PROBLEM DESCRIPTION »
Starting with the line that contains "Within the reflection", reproduce each line through the end of the listing below, with no other output.

PROVIDED MATERIAL »
╔══
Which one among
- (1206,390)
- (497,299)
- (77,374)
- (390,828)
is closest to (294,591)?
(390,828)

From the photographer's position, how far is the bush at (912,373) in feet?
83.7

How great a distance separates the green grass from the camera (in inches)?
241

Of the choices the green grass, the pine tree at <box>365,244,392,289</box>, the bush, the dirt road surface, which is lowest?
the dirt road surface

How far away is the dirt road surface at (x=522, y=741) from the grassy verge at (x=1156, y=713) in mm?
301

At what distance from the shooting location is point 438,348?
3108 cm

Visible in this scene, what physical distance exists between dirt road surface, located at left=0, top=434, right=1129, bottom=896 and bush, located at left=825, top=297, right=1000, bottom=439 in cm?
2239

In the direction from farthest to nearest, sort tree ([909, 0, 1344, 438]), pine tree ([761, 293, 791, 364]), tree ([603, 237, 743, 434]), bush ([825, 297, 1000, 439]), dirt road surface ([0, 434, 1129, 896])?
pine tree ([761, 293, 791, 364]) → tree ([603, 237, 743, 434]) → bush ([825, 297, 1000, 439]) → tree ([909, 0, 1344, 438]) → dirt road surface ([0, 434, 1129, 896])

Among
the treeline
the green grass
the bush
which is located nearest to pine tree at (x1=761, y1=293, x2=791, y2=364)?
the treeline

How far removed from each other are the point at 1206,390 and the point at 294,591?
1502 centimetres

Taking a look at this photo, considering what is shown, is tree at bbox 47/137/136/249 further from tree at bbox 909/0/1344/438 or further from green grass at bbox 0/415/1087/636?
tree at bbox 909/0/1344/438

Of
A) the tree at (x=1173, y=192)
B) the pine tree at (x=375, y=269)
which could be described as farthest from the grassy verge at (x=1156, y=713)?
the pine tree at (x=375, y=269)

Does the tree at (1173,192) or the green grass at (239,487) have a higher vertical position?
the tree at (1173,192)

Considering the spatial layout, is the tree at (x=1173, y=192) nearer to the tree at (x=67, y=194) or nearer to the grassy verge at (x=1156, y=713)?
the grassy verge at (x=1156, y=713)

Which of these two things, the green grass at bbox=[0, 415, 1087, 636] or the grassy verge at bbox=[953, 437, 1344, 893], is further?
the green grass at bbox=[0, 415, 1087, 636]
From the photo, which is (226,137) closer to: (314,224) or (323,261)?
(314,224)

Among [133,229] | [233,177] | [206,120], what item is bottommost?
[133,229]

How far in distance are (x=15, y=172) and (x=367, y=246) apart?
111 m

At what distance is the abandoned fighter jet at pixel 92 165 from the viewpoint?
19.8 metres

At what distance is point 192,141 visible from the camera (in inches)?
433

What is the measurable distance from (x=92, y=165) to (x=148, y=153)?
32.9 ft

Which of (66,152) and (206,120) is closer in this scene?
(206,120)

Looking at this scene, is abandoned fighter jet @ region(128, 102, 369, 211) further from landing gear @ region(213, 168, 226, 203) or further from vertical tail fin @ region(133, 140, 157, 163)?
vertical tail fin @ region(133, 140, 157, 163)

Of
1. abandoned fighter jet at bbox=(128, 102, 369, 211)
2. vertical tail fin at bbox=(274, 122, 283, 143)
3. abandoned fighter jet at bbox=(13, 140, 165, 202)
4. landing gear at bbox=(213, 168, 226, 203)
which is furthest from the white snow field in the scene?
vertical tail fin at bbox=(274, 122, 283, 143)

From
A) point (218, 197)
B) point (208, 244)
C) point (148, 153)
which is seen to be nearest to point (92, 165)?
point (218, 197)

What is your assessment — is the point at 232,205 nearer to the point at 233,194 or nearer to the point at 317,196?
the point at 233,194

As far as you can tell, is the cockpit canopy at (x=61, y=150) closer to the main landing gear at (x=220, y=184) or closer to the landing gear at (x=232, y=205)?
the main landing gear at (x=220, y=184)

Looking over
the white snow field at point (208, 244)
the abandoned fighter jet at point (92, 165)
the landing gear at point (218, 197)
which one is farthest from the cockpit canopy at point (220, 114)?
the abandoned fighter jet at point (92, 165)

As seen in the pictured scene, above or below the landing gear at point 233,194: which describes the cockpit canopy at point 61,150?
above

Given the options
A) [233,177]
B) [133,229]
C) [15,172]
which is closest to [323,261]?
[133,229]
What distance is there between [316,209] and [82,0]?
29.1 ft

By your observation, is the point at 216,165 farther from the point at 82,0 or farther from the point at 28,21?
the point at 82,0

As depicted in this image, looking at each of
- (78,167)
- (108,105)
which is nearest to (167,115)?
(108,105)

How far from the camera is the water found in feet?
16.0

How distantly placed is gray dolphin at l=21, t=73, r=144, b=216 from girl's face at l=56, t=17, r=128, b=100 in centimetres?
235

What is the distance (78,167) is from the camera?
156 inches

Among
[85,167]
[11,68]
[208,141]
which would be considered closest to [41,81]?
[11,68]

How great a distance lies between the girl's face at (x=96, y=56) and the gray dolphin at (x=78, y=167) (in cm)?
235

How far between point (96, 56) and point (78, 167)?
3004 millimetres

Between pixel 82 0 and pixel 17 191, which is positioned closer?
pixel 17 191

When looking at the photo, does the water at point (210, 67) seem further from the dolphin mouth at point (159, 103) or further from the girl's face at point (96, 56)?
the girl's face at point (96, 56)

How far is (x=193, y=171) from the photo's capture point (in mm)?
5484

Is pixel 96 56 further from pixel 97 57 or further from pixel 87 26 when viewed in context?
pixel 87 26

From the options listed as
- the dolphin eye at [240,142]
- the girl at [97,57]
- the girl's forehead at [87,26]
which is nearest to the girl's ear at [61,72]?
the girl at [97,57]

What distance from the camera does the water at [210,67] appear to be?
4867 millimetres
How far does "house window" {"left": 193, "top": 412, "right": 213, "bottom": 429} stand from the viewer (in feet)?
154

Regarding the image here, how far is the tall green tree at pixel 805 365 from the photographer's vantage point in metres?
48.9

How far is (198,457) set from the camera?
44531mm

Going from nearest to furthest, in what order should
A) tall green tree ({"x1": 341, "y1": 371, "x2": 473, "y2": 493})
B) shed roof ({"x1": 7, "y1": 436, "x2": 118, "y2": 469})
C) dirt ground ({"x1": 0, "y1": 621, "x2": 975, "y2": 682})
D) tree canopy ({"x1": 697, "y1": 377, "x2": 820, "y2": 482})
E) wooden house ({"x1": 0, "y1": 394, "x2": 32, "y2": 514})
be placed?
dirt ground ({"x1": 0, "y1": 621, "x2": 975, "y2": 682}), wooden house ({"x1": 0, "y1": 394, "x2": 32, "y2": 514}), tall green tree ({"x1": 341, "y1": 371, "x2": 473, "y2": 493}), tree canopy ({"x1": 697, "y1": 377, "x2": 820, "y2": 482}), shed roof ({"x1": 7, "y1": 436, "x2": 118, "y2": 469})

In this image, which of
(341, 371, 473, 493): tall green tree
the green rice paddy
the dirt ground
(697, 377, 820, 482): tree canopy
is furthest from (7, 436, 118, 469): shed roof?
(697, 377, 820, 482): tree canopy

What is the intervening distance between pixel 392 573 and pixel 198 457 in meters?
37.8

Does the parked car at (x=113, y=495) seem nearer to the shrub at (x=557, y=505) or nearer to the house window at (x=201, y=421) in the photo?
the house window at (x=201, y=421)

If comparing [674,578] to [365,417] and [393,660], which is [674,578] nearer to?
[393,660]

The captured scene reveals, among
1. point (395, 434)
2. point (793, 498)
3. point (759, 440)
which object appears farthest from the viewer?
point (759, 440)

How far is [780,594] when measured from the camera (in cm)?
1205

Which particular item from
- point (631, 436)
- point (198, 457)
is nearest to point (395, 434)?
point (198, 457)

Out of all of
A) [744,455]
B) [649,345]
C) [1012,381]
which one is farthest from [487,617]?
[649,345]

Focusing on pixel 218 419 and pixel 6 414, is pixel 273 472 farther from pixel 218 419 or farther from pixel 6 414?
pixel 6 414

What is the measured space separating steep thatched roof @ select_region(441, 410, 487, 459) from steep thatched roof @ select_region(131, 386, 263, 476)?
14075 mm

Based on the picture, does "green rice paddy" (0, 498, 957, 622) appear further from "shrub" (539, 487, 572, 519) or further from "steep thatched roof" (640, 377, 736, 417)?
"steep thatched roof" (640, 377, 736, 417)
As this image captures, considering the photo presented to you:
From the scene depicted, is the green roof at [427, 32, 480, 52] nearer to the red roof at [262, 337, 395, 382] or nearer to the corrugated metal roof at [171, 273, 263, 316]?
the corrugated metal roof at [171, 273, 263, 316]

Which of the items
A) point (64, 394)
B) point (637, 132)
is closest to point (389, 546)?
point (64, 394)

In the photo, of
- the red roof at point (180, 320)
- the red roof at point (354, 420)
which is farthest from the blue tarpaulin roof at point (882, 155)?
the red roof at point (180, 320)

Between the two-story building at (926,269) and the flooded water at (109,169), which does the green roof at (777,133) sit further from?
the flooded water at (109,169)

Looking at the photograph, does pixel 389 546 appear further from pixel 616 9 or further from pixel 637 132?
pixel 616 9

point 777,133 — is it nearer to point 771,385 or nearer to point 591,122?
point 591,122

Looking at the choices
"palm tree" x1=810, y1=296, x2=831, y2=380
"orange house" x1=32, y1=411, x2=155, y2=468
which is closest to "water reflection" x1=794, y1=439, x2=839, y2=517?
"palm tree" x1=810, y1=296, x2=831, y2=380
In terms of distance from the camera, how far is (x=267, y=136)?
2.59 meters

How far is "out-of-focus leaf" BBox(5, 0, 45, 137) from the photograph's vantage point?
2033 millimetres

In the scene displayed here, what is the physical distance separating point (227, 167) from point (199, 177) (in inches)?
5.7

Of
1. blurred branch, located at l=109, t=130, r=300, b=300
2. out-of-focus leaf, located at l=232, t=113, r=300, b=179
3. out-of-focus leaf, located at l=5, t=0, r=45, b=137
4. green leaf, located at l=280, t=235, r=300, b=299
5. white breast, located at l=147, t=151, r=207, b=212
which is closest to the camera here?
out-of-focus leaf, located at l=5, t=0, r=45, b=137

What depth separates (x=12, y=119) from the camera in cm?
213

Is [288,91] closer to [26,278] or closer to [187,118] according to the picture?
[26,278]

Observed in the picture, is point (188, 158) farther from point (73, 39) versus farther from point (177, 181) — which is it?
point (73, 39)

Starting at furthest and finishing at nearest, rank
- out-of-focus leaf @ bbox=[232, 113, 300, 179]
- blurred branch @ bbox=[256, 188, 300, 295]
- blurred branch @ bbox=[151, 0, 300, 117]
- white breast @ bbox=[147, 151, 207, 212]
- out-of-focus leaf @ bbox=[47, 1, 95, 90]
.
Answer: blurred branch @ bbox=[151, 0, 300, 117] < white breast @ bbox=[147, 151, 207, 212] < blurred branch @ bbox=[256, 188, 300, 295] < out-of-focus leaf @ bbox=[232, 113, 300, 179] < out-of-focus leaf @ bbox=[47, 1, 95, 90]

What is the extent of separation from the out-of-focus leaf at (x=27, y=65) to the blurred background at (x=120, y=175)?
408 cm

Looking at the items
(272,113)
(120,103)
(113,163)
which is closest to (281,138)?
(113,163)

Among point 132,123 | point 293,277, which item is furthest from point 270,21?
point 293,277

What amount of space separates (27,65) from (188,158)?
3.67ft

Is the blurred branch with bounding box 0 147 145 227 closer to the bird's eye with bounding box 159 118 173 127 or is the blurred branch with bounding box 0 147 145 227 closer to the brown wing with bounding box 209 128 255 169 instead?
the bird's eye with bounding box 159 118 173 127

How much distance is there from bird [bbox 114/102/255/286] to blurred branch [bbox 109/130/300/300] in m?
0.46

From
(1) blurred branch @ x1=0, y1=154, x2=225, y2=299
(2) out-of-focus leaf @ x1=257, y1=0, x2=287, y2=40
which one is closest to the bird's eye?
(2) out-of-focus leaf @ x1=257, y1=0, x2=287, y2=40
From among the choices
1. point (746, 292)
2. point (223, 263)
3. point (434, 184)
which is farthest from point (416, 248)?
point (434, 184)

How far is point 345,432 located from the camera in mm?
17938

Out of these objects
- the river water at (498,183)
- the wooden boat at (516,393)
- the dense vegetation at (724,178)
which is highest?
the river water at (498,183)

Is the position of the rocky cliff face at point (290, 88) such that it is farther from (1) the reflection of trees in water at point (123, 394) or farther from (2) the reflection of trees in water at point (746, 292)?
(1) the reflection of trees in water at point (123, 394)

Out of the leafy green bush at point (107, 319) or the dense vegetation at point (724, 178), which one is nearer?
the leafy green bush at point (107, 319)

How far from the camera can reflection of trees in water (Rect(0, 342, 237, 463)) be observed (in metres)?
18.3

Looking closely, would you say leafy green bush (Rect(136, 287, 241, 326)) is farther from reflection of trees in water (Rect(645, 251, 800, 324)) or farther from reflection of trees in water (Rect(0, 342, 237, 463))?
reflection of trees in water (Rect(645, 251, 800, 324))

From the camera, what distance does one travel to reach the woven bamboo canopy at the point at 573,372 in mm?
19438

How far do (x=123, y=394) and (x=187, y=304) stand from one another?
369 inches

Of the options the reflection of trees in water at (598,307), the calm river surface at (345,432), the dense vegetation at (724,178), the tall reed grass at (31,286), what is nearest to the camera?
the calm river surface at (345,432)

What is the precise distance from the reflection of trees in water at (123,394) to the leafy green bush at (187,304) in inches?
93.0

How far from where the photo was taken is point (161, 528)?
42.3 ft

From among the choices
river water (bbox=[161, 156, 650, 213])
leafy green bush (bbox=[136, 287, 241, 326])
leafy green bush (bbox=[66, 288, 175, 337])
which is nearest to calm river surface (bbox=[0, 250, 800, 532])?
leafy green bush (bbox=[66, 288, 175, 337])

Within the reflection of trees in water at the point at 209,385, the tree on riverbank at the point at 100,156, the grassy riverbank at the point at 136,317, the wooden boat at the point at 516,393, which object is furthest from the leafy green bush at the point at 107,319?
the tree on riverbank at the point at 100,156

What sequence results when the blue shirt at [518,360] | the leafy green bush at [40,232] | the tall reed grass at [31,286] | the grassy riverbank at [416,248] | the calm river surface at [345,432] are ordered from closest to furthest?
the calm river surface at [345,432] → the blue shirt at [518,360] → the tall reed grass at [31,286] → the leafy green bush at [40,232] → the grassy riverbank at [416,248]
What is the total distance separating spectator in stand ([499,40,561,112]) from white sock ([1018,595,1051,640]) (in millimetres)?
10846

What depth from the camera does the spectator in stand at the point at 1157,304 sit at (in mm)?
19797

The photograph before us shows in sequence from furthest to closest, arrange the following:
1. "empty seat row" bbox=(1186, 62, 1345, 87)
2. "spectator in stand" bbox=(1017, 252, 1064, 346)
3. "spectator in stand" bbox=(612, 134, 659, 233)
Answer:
╚══
RESPONSE TO THE TASK »
Within the reflection of trees in water at the point at 209,385, the tree on riverbank at the point at 100,156, the grassy riverbank at the point at 136,317, the wooden boat at the point at 516,393, which object is furthest from the leafy green bush at the point at 107,319?
the tree on riverbank at the point at 100,156

What sequence results when the blue shirt at [518,360] | the leafy green bush at [40,232] | the tall reed grass at [31,286] | the grassy riverbank at [416,248] | the calm river surface at [345,432] are ordered from closest to furthest?
the calm river surface at [345,432] → the blue shirt at [518,360] → the tall reed grass at [31,286] → the leafy green bush at [40,232] → the grassy riverbank at [416,248]
What is the total distance separating spectator in stand ([499,40,561,112]) from white sock ([1018,595,1051,640]) (in millimetres)?
10846

What depth from the camera does the spectator in stand at the point at 1157,304 sit at (in mm)?
19797

The photograph before us shows in sequence from furthest to closest, arrange the following:
1. "empty seat row" bbox=(1186, 62, 1345, 87)
2. "spectator in stand" bbox=(1017, 252, 1064, 346)
3. "spectator in stand" bbox=(612, 134, 659, 233)
Answer:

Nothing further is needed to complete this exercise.